Mit der DJK-Begau habe ich zweimal auf diesem Platz
gespielt. Rechts vor dem Sportplatz ist noch die Gaststätte Schüller. Ich gehe
weiter geradeaus bis zur Haltestelle der Straßenbahn. Dort gibt es einen
Trampelpfad über den man den Feldweg zwischen Warden und Begau erreicht. Diesen
Feldweg gehe ich nun am Wardener Bach entlang in Richtung Begau. Rechts kann
ich die Baracke vom roten Pauly sehen. Ich weiß eigentlich gar nicht richtig warum
er in der Begau so einen schlechten Ruf hat. Aber alle Eltern warnen ihre
Kinder, der Baracke nur ja nicht zu nahe zu kommen.
Rechts kann ich nun die
Häuser der Randsiedlung sehen und die Litfaßsäule an unserem ehemaligen
Rollschuhplatz Ecke Heideweg und Pützbruchstraße. Ich biege nun aber links ab
in Richtung Judenfriedhof.
Rechts zieht sich das Feld bis zur Ehrenstraße. Ich
kann die Giebel der Lehrerhäuser vom Feldweg aus sehen. Links erstreckt sich
das Feld bis zur Straßenbahn-Haltestelle in Warden. Gegenüber vom Judenfriedhof
setze ich mich für ein Päuschen auf die unter hohen Pappeln stehende
"rote" Bank. Das Eingangstor vom Judenfriedhof steht sperrangelweit
auf. Diese Ecke der Begau ist ein Treffpunkt für die Begauer Kinder. Hier ist man
meist ungestört und vor neugierigen Blicken durch viele Sträucher und Bäume
geschützt. Leider ist jetzt gerade niemand hier so dass ich mich nach einer
kleinen Pause wieder auf den Weg mache. Ich gehe das ansteigende kurze
Reststück des Feldweges weiter und biege rechts in den alten Römerweg ein. Ich
schaue nach links und sehe in einiger Entfernung die Brücke der
Straßenbahnlinie 28. Viel weiter hinten sind die ersten Häuser der Wardener
Jakobstraße zu erkennen. Der alte Römerweg ist die Verbindungsstraße von der Begau
zur Wardener Jakobstraße. Erst vor kurzem wurde dieser Verbindungsweg zur
Straße ausgebaut und geteert. Am Friedhof vorbei erreiche ich die Einmündung
der Ehrenstraße. Rechts stehen hier die drei Lehrerhäuser. Ich quere die
Ehrenstraße und wechsele auf den Bürgersteig vom "Alter Römerweg".

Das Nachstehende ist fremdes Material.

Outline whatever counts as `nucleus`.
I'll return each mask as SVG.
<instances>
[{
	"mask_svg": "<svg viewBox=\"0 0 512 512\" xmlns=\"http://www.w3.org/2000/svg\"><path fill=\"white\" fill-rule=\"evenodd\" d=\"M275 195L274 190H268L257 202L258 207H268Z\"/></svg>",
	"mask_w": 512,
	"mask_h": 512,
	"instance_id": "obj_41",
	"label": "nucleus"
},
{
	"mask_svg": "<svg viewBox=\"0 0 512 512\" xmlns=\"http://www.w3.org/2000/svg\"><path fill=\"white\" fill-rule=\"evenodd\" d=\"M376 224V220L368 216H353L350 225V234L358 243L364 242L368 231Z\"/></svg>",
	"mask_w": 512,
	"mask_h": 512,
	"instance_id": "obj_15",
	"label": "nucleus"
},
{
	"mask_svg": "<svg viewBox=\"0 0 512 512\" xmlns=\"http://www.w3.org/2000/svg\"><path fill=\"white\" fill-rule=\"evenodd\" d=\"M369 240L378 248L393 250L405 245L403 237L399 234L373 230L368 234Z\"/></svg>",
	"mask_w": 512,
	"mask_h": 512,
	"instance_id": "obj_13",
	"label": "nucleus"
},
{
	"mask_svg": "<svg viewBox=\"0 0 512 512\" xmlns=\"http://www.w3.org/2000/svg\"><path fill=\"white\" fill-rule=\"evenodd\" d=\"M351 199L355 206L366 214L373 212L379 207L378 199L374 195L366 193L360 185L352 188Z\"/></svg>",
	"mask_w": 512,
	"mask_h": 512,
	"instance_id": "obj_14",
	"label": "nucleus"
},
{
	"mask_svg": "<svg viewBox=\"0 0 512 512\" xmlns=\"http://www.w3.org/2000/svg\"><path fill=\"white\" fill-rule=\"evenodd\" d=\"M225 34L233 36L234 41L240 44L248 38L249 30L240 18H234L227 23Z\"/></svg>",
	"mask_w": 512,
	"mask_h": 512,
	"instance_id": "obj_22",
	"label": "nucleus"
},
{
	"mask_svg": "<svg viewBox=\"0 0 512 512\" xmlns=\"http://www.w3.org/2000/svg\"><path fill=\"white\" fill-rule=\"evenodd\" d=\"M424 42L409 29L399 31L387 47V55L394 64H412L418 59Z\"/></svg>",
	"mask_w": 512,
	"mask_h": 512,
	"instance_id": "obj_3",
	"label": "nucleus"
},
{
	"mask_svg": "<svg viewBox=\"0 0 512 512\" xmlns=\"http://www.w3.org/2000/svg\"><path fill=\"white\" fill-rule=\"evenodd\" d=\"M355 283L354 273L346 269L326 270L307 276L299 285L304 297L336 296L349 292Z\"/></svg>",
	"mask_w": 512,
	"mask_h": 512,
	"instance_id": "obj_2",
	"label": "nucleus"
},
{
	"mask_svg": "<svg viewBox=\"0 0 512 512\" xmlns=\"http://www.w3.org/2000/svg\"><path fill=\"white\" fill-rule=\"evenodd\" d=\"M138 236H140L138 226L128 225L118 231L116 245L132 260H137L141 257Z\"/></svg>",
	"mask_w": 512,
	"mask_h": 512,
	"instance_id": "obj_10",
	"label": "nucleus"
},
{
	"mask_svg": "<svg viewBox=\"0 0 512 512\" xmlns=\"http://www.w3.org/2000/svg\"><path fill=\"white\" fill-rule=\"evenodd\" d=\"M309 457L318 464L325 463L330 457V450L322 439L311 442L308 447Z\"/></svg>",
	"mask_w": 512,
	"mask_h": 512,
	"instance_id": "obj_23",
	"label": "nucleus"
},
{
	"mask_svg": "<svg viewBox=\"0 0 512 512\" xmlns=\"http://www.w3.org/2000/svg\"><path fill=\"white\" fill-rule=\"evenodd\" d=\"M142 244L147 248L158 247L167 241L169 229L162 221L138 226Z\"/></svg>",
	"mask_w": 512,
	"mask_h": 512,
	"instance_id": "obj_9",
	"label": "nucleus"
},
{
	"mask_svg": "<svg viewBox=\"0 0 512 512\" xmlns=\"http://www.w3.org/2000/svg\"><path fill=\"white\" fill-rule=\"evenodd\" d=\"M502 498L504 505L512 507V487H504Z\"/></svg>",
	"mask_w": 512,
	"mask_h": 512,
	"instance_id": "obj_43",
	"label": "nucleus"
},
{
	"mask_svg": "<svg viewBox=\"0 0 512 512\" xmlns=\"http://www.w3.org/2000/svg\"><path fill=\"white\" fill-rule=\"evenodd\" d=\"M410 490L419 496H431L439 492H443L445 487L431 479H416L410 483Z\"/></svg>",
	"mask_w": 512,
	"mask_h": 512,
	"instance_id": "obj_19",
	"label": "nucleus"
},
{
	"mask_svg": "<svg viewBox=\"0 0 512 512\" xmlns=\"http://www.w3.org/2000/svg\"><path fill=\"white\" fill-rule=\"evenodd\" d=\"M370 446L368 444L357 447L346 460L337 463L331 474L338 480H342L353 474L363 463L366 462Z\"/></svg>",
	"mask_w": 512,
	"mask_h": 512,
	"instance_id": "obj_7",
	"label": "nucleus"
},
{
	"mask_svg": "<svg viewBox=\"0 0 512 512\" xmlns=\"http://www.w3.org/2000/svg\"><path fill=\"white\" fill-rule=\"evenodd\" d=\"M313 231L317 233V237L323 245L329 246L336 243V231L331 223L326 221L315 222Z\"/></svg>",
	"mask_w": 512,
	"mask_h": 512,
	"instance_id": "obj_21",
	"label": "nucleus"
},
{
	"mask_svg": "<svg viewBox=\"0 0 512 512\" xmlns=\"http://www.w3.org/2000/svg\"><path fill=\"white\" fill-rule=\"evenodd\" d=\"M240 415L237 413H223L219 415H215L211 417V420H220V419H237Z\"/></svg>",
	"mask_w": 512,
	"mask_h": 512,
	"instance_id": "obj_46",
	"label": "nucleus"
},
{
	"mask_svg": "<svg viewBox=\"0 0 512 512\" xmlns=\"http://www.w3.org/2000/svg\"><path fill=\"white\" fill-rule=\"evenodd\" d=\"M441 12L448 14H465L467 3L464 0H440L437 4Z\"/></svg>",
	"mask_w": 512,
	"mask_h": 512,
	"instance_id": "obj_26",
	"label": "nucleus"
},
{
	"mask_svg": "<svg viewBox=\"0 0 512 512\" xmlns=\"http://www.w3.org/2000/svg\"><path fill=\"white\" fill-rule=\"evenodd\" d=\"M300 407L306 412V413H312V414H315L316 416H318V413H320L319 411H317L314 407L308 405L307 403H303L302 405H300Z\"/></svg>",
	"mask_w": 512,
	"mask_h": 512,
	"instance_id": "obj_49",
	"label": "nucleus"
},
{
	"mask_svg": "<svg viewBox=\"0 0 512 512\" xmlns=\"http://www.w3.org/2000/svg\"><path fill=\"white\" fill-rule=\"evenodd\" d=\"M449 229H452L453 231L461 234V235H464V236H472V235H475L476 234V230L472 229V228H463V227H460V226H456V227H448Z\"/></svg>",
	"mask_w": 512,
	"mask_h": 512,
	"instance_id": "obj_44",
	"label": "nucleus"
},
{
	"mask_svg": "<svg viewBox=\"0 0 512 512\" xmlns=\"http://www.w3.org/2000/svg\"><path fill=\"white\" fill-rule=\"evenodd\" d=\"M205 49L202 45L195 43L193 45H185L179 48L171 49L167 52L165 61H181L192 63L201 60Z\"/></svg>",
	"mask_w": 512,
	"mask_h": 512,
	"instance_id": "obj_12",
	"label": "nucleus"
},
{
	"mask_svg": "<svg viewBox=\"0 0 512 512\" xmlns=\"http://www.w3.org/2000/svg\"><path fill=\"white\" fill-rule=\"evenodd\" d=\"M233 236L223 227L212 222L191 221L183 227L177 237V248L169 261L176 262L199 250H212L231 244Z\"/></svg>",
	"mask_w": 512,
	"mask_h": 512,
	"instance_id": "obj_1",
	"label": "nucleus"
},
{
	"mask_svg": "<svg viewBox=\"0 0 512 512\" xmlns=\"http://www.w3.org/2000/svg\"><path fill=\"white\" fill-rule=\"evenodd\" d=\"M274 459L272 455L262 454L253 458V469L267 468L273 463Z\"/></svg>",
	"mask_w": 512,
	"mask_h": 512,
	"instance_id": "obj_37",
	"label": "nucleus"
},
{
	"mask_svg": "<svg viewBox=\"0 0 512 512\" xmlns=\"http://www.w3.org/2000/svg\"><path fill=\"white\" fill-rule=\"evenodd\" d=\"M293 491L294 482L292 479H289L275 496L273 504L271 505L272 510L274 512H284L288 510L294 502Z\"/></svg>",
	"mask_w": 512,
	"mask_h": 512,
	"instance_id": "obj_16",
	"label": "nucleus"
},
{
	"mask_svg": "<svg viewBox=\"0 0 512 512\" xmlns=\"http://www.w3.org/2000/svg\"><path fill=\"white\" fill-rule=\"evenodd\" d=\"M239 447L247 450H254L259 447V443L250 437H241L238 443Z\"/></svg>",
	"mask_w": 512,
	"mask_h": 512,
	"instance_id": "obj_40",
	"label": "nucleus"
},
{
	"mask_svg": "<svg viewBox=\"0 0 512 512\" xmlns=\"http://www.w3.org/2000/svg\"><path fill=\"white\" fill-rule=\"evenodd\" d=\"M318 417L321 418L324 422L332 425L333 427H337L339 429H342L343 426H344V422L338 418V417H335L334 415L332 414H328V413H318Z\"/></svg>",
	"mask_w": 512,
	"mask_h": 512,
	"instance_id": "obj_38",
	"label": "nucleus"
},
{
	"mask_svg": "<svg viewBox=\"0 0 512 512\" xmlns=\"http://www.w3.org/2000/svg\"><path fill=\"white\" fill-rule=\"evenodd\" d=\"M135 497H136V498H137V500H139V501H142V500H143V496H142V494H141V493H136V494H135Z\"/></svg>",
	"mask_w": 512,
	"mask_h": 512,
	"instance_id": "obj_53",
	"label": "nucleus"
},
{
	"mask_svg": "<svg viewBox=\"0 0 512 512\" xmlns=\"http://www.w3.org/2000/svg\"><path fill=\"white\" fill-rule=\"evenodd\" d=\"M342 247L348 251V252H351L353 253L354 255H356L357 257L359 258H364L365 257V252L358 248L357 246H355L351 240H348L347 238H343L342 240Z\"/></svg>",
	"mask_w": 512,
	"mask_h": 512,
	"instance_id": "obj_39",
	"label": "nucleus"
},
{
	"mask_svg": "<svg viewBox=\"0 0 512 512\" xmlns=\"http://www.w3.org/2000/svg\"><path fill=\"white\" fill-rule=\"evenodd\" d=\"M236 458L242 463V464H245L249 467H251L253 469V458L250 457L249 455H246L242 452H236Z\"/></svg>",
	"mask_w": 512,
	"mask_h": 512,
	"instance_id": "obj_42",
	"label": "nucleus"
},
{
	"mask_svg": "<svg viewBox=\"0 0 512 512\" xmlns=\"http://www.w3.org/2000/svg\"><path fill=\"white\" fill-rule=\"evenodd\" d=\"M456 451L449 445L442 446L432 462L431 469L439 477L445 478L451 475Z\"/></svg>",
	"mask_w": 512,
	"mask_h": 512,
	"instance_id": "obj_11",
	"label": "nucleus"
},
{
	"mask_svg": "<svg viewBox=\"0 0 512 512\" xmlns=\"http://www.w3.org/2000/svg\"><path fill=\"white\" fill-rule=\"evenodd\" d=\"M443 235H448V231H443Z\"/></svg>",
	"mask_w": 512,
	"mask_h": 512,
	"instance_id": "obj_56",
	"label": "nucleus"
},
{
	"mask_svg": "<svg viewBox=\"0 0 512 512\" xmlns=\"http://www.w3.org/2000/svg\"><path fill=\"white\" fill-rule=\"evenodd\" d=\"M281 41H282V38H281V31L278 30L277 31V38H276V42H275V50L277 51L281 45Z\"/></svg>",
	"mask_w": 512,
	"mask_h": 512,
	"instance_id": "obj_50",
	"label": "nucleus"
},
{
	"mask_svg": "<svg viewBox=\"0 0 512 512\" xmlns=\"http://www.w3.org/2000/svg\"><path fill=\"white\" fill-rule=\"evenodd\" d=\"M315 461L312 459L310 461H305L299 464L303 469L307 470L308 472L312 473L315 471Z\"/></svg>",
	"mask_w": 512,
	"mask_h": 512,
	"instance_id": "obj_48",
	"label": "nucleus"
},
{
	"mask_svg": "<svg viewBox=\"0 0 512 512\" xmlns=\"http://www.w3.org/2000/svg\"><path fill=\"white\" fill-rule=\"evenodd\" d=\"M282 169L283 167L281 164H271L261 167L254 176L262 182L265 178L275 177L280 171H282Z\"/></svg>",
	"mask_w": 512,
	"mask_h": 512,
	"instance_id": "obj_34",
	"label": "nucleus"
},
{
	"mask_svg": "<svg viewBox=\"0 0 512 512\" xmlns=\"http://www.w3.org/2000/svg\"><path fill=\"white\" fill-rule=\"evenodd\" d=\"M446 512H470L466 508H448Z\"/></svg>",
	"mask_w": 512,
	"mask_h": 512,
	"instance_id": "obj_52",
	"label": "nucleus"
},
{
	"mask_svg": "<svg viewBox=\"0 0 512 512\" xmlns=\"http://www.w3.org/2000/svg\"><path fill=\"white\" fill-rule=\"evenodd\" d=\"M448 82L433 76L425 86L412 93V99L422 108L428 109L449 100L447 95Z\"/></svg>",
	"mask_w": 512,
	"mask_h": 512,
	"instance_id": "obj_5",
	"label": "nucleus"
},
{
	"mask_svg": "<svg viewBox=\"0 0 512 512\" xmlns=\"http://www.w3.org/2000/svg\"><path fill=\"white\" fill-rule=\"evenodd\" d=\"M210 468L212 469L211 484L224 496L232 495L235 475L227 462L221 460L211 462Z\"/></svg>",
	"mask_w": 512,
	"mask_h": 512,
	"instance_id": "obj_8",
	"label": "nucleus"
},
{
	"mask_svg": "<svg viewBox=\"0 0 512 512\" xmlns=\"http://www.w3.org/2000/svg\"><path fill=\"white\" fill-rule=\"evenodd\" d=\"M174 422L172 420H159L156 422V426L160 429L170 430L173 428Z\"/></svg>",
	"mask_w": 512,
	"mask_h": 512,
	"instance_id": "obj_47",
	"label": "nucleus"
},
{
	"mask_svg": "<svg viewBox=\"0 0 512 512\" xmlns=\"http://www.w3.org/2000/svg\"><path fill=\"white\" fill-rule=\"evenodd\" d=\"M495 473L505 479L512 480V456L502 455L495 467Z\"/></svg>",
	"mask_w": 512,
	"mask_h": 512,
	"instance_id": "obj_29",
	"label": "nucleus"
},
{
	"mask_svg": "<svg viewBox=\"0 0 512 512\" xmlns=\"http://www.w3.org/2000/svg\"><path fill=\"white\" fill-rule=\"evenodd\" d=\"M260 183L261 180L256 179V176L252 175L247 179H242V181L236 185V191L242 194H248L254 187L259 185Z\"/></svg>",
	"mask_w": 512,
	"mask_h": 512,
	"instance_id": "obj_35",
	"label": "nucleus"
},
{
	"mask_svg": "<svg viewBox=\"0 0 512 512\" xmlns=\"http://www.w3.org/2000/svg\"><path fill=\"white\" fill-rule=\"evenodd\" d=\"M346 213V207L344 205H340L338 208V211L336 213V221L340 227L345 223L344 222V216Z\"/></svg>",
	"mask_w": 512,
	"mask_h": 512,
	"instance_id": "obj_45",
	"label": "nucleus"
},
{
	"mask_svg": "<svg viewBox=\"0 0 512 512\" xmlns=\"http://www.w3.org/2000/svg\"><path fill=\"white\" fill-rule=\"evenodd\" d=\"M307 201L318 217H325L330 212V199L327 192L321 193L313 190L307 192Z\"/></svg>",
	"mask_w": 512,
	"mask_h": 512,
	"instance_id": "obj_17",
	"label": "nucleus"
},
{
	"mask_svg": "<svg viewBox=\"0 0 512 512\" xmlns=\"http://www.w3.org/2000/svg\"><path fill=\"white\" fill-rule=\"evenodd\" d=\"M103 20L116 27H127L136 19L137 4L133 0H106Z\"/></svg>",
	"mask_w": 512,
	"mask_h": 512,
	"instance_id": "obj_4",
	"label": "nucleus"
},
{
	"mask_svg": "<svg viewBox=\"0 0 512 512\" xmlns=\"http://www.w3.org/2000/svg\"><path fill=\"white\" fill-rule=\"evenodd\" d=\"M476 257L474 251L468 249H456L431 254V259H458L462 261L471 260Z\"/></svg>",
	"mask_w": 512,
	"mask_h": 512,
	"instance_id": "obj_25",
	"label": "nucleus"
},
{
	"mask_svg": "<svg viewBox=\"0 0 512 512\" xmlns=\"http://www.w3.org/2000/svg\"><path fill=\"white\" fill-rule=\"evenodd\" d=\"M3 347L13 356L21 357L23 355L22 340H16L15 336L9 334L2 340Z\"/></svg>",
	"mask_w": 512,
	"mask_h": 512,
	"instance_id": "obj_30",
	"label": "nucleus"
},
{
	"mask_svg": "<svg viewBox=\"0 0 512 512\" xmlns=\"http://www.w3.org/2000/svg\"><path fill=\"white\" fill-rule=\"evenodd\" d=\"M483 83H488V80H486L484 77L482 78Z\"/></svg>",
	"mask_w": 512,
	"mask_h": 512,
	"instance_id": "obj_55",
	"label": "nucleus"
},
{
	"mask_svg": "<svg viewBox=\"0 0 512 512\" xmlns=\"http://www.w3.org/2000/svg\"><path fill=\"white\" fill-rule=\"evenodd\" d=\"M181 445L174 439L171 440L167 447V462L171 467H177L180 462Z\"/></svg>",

Dort bleibe ich einen Augenblick stehen und schaue mir das verbliebene Stück
Wiese zwischen Carl-Diem-Straße und "Alter Römerweg" an.
Viel ist es
nicht mehr denn unten an der Carl-Diem-Straße stehen schon einige Häuser auf
der ehemaligen Gemeinschaftswiese. Eines der Häuser ist das der Familie Zöller.
Joachim Zöller war ein Schulkamerad, der erst kürzlich mit seinem Moped tödlich
verunglückt ist. Ich sehe das Trafo-Häuschen und den 1962 errichteten
Spielplatz auf dem einige Kinder spielen. Ich folge dem alten Römerweg bis zur
Gartenstraße und biege dort rechts ab. Nach wenigen Metern habe ich mein
Elternhaus wieder erreicht. Jetzt ein gutes Mittagessen denn so langsam meldet
sich der Hunger. Anschließend werde ich wohl auf eine Cola in die Siedlerklause
gehen. Vielleicht treffe ich ja jemanden zum Kickerspielen.